### Page
╭──

The articles in this special forum examine Japan’s foreign policy from three angles. The first provides an overview with a year-by-year breakdown for 2020-23. This is followed by an analysis on the invigoration of Japan’s relations with Europe, in this case emphasizing trade and investment. Finally, we offer an overview of Japan’s Indo-Pacific strategy, highlighting important changes in 2022-23. These three articles join the six previous Special Forum articles posted in 2022 for a wide-ranging assessment of how Japanese thinking evolved across a critical decade. Changes in the early 2020s were the most transformative.
Gilbert Rozman, “Japan’s Fulsome Embrace of Bipolarity, 2020-2022”
A sea change occurred in Japanese foreign policy between 2020 and 2022. After Kishida Fumio replaced Suga Yoshihide a year after Abe Shinzo resigned, some spoke of the “Kishida Doctrine” no less than the “Abe Doctrine” as spelling the death knell of the “Yoshida Doctrine.” Kishida embraced economic security, conditioning ties to China to reduce economic vulnerability and dual-use technological seepage as well as imposing tough sanctions on Russia for its invasion of Ukraine. On values too, Abe paved the way with his call for a “Free and Open Indo-Pacific,” and Kishida went further in echoing the US rhetoric on democracy, a rule-based order, and human rights, albeit with some nuances apt to entice the “Global South.” The principle of serving as a “shield” while the US served as a “spear” was outdated, as recognized by Abe and transformed by Kishida. Although a transition would be needed, a new approach had been declared by 2023.

╰──

Spatial relationship data:
╭──

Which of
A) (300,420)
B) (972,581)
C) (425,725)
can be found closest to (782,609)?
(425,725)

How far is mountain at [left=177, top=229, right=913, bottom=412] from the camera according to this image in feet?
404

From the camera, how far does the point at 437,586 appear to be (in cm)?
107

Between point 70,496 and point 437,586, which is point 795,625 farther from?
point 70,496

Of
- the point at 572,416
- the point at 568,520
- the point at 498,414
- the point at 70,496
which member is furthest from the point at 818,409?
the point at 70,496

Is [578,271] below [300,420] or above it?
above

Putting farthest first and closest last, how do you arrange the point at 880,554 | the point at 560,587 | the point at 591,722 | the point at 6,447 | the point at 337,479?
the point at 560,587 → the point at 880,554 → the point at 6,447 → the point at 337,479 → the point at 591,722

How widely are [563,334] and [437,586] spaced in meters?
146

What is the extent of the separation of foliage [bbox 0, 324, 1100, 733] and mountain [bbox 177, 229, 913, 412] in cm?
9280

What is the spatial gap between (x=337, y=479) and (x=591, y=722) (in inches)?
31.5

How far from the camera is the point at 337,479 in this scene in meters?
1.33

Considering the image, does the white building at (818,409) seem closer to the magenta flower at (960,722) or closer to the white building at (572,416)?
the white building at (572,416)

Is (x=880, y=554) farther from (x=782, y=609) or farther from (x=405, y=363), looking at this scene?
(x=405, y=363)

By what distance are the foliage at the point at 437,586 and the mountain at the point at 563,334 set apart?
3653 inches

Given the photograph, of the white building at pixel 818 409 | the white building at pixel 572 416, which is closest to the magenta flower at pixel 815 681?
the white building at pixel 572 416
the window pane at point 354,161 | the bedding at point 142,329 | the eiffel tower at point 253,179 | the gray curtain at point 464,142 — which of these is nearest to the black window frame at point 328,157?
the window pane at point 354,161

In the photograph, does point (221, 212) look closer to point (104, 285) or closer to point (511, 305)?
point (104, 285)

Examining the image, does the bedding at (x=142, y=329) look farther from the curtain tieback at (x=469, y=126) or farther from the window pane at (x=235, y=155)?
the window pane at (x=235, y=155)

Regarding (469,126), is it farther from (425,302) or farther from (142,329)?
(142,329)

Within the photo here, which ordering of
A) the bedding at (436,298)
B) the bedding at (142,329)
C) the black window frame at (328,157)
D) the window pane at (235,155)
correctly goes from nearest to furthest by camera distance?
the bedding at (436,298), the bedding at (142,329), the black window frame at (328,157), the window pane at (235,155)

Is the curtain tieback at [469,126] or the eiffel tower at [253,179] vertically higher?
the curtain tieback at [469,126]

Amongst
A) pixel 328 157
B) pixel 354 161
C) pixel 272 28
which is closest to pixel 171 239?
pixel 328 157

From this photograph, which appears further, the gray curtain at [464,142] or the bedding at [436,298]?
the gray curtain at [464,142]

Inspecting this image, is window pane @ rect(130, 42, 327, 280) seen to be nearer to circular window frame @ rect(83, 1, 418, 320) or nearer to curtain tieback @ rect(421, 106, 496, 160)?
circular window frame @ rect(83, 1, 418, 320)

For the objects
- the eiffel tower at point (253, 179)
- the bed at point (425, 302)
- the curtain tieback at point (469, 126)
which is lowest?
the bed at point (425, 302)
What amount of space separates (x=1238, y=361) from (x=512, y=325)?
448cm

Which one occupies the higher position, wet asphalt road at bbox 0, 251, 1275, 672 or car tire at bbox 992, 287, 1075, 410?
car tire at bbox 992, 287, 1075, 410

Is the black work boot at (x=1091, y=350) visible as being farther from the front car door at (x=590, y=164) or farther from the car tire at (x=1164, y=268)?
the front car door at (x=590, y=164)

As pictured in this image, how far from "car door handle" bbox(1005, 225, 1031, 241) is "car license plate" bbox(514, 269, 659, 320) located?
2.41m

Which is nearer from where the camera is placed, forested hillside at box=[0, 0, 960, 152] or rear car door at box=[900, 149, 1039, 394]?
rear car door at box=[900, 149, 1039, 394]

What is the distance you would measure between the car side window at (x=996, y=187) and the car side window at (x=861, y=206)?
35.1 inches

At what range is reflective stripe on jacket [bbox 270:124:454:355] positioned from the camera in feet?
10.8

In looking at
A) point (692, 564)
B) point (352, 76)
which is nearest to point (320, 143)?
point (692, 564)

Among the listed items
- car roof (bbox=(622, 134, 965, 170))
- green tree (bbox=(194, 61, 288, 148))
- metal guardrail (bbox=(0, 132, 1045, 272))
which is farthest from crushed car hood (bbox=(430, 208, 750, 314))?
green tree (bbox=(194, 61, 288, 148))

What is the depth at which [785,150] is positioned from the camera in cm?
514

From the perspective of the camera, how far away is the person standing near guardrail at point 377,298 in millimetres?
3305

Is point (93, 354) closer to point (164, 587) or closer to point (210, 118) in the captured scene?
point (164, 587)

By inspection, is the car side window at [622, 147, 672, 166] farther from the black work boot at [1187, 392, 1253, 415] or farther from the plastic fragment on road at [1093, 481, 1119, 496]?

╰──

### Parts of the exercise
A – In the text on Japanese foreign policy, what time span does the first article's year-by-year breakdown cover?
B – Carry on the text on Japanese foreign policy from its last sentence.

### Outputs in order
A – 2020-23

B –
Japan’s linkage of Russia’s invasion of Ukraine with the PRC threat of coercion toward Taiwan and wake-up call from China’s missiles fired into the Japanese EEZ near Taiwan, heightened the sense that Japan had finally reinterpreted its One China principle with the PRC. When the all-out Ukraine war was launched, Kishida fully joined his G7 counterparts. The victory Yoon Suk-yeol in 2022, the redoubling of US efforts to boost trilateralism, and a dangerous security environment, all led to a degree of flexibility in response to overtures from Yoon. By late winter, 2023 a way forward with Seoul appeared in sight. Talk of a Reiwa Restoration suggested transformation on the order of the 1868 Meiji Restoration. Over the course of one year from when Russia invaded Ukraine, hardly a month passed without fundamental change. The Indo-Pacific order is genuine and growing. Tokyo makes its case as a distinct force in order-building with three points: (1) it is the initiator of the “Free and Open Indo-Pacific” strategy and still has a steering role, striving to help to clarify the US initiatives; (2) it has kept alive the vital trade agenda in regionalism, through CPTPP, still urging the US to join; and (3) it has a special role in the diverse Global South—in Southeast Asia and India—where the US approach is complementary but less well received and the US image remains far less popular.
The winter of 2023 saw Kishida make a celebrated visit to Washington, while clarifying the new security strategy of Japan in the face of dangers from China, North Korea, and Russia. Then Yoon Suk-yeol proposed a deal on the forced labor issue welcomed by Kishida. Developments with China and Russia brought polarization closer, as economic security coordination with the US tightened.
Abe’s final year as prime minister ended with more of a whimper than a bang. Abe kept up appearances that his initiatives with China and Russia were only put in abeyance, but the reality was that a state visit of Xi Jinping seemed ever more distant; a breakthrough with Putin was inconceivable; and a special bond with Trump yielded few dividends while Abe was at a loss to play a role on the Korean Peninsula. Hope that Suga could revive Abe’s illusions faded fast. Awaiting Biden at the end of 2020, Japanese were torn over the meaning of his election for Japan’s foreign policy, given the usual inclination to favor a Republican. With Abe gone and then Biden elected, uncertainty reigned. Decisions to prioritize Japan as the most important US ally, to solidify US-Japan ties rather than look for a breakthrough with China, and to put the Quad at the center of US Indo-Pacific strategy, all raised Japan’s profile.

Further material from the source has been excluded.